I raked over and hoe drilled several rows into one of the raised beds in preparation for the first sowings of the year. Into which I have sown four rows of French breakfast radish - Do the French eat radishes for breakfast? Three rows of Nantes Early Carrots and a couple of rows of White Lisbon spring onions. These are all quick croppers, chosen on purpose so that I can use the bed again in June for something else.
The following week I prepared a second bed in the same way as the first and have sown true spinach, some corn salad and bolt-hardy beetroots.
The over wintered Onions, Garlic and Shallots are growing big guns. Fantastic green leaves and the Shallots are showing several shoots on most of the plantings. The drainage I worked hard in achieving by adding several sacks of sand and the bitter cold weather looks like it will reward me with a bountiful crop in early summer.
The over wintered Cauliflowers are putting on new growth now too. I have several of these. It was hard to believe they would ever get going again after watching them just sit there without any sign of getting bigger since lat last year. The pigeons began their assault on them in December so they are all netted up now and have make a remarkable recovery.
I have planted out a row of Autumn Bliss raspberries, two red currant and two black currants in a section which has been given over to fruits. I have ordered three blue berry bushes which should arrive this week. Will probably sink some large containers in the fruit area to grow the blueberries in. They need a highly acidic soil to really get going and I don’t think I could modify and maintain my soil down to a ph level of 4.5 very easily.
The Summer Strawberry bed has settled down from the digging up and replanting late last year. It was a real mess with all manner of weeds and grass. The Plants set dozens of runners to so I though the best approach was to dig them up, add muck, and plants them back through gardeners membrane and provide a mulch of wood chip to make it look nicer and to hold the membrane in place.
On the 8th of March I planted twenty or so well chitted tubers of Maris Bard, Home guard and another I forget the name of. These went into the third raised bed. When they begin to poke through the soil I’m going to mulch up with straw and other organic materials.
That same week I also dug a narrow trench and planted a hundred or so early peas.
I went over on Sunday this week and gave the rotivator a good working out, or rather it pulled me around for an hour.
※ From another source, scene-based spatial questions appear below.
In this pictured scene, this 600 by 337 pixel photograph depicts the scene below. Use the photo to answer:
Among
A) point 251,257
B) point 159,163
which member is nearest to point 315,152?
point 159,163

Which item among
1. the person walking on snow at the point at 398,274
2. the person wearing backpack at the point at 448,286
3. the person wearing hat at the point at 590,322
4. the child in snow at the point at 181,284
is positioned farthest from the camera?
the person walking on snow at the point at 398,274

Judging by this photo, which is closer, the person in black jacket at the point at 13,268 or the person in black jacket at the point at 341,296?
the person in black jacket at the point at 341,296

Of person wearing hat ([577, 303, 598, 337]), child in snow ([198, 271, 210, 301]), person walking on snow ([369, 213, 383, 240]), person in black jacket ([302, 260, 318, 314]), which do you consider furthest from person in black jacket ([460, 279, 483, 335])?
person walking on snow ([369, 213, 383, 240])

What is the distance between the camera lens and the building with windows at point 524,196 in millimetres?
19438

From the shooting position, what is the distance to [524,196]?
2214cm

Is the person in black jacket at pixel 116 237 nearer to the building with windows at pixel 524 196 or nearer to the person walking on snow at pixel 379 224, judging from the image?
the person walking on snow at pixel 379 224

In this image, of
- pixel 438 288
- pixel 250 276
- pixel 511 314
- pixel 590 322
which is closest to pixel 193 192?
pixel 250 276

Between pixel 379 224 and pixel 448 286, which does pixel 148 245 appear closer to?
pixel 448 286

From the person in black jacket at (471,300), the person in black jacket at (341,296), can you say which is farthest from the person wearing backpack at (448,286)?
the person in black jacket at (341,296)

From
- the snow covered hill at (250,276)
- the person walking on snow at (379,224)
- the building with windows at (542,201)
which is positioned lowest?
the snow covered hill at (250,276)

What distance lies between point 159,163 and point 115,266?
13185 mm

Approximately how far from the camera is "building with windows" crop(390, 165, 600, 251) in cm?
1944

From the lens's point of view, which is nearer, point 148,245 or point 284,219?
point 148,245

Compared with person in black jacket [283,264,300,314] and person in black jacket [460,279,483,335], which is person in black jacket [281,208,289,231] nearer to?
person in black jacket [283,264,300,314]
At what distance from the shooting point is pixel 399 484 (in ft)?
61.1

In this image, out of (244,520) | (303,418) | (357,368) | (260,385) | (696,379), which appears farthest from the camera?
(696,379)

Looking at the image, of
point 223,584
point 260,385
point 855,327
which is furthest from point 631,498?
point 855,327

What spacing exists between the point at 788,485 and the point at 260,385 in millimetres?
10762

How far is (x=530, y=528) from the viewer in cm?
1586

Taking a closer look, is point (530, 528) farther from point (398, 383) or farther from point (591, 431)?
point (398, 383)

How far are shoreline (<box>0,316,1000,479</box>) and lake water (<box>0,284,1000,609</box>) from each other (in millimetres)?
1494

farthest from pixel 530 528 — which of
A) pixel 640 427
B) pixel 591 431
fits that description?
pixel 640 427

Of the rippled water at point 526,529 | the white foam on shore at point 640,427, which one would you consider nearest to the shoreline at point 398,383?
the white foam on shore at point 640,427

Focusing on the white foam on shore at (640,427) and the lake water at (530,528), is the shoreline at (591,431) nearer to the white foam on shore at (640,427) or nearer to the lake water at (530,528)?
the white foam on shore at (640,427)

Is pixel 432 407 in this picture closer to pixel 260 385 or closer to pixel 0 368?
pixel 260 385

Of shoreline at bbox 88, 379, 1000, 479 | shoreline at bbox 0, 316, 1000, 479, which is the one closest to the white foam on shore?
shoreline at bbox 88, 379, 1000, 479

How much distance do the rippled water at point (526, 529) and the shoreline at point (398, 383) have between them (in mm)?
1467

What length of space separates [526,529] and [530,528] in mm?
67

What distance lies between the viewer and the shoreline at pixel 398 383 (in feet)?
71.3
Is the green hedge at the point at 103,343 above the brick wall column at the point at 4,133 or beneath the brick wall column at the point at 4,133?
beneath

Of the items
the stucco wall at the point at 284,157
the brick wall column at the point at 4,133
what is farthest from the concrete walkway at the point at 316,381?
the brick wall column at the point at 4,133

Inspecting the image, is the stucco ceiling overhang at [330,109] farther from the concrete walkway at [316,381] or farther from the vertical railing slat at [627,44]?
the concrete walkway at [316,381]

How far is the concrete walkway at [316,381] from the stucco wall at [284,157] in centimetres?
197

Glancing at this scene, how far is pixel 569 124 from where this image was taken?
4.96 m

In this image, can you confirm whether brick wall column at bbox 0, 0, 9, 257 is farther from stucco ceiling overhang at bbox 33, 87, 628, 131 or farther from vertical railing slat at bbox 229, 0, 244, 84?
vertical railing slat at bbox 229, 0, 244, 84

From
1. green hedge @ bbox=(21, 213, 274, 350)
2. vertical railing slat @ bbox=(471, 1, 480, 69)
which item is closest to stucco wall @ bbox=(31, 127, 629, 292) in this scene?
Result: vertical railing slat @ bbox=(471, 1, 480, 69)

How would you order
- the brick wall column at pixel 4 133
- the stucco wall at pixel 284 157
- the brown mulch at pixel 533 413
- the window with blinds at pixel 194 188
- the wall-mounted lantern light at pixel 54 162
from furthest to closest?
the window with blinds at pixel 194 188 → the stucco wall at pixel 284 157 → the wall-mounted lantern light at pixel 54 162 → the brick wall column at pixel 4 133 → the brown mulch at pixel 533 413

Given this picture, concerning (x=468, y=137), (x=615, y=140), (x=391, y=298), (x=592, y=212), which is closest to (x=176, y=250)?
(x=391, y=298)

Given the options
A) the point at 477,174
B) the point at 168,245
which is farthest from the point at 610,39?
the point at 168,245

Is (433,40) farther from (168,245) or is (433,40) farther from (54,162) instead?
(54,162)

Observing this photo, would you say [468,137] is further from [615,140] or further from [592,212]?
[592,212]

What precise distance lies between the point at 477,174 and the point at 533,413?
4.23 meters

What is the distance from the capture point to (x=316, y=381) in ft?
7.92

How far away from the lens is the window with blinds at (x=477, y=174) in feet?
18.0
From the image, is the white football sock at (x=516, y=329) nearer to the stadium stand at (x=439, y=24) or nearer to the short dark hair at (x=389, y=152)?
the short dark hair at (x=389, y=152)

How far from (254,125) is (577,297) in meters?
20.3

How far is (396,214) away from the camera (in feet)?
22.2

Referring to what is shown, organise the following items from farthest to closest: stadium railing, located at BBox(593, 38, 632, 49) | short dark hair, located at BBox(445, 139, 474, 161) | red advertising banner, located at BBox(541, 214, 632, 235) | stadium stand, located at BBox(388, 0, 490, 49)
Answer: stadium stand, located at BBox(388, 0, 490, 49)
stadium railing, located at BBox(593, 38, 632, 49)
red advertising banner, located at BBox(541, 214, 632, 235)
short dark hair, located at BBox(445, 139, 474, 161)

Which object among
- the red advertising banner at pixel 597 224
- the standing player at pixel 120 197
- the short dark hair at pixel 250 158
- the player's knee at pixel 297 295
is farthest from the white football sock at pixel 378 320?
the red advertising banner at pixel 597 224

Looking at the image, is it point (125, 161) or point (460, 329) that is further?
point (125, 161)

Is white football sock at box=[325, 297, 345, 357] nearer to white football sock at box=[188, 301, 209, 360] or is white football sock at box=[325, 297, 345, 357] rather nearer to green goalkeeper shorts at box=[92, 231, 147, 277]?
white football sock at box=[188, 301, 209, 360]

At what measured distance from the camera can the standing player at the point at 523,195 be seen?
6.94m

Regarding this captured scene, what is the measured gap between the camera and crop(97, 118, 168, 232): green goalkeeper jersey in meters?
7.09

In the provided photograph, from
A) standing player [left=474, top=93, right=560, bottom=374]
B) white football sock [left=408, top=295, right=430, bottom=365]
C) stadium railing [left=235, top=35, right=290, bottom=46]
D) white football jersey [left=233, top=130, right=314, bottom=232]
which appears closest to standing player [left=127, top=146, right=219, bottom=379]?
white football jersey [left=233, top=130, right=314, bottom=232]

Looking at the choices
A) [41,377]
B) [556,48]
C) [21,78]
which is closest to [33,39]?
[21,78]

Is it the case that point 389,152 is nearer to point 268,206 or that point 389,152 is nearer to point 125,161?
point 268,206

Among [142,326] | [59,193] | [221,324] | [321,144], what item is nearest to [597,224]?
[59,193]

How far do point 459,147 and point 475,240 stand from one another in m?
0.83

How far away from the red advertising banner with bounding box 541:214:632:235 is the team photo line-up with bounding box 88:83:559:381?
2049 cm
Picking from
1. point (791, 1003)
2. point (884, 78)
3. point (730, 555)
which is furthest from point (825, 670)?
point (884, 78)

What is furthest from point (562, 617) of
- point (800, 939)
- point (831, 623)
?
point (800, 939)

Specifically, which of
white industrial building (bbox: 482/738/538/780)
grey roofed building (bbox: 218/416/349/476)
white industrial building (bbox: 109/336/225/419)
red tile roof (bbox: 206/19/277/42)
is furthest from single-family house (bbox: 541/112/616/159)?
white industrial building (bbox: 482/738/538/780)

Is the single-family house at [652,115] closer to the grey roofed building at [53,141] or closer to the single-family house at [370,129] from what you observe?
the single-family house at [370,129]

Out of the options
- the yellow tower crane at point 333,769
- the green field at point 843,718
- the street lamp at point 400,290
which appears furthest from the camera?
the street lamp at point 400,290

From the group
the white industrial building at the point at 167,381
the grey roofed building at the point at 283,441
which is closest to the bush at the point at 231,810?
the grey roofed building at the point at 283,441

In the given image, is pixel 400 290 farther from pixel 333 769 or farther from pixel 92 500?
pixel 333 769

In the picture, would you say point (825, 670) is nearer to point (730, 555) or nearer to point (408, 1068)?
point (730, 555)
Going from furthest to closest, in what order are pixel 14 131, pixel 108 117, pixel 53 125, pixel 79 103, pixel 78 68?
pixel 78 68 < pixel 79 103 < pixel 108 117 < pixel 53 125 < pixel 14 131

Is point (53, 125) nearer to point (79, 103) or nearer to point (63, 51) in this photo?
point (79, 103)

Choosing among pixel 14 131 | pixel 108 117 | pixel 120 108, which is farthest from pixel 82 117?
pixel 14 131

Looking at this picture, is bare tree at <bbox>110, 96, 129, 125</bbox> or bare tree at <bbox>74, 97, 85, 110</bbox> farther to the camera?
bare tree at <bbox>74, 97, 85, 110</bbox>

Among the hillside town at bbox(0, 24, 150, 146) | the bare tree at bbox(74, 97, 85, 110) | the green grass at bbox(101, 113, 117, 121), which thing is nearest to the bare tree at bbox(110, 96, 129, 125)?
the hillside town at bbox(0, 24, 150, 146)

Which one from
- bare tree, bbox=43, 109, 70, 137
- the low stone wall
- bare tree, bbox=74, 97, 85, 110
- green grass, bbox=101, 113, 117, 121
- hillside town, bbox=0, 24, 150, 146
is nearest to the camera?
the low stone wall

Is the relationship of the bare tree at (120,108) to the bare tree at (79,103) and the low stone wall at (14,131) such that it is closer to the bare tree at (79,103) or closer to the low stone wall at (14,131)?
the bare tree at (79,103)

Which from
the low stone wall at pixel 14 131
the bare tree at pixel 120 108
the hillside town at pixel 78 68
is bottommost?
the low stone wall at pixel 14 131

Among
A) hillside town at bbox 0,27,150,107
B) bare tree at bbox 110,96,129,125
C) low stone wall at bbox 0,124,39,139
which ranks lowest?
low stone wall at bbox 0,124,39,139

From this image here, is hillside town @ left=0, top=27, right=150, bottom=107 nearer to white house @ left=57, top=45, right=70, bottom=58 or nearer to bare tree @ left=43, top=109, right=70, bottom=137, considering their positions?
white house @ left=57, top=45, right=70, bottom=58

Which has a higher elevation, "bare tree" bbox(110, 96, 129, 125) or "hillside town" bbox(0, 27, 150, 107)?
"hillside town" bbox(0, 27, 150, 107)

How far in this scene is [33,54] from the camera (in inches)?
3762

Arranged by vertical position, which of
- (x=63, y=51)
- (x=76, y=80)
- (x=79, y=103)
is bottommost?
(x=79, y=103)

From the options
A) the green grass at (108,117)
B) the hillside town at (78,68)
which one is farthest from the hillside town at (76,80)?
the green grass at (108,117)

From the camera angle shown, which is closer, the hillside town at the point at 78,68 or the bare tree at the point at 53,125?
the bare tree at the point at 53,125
I'm happy that I first dug the plot over taking out the majority of the roots and weeds as these machines have a bad reputation for turning your weed problem into all out weed warfare by chopping up perennials into thousands of pieces which in turn each grow into a new weed.
The over wintered broad beans were a bit of a hit and miss. It’s my fault really, I hoed the bed just before the killer weather that we had and the loosened soil allowed the ground frost to get at the roots. I probably lost half of them. I grew some space fillers in the greenhouse at home and got them planted in
I have given my Sons a raised bed to do what they want with. Max planted four broad beans I had left over; he has replanted some Rainbow chard for another of my beds. He managed to pinch one of my potato seeds so that went in too. He also planted several sun flower seeds. I had to prise my seed box from his hands as he was about to empty out several thousand carrot seeds in there too. I'll give him a hand next week so he doesn’t repeat last years over seeding.
So it’s been a while and I hadn't blogged for a month because I thought I had nothing to write. Then you get it out of you and you realise that quite a bit has gone on really. Won’t leave it so long next time.
Happy Gardening - Spring is finally in the air.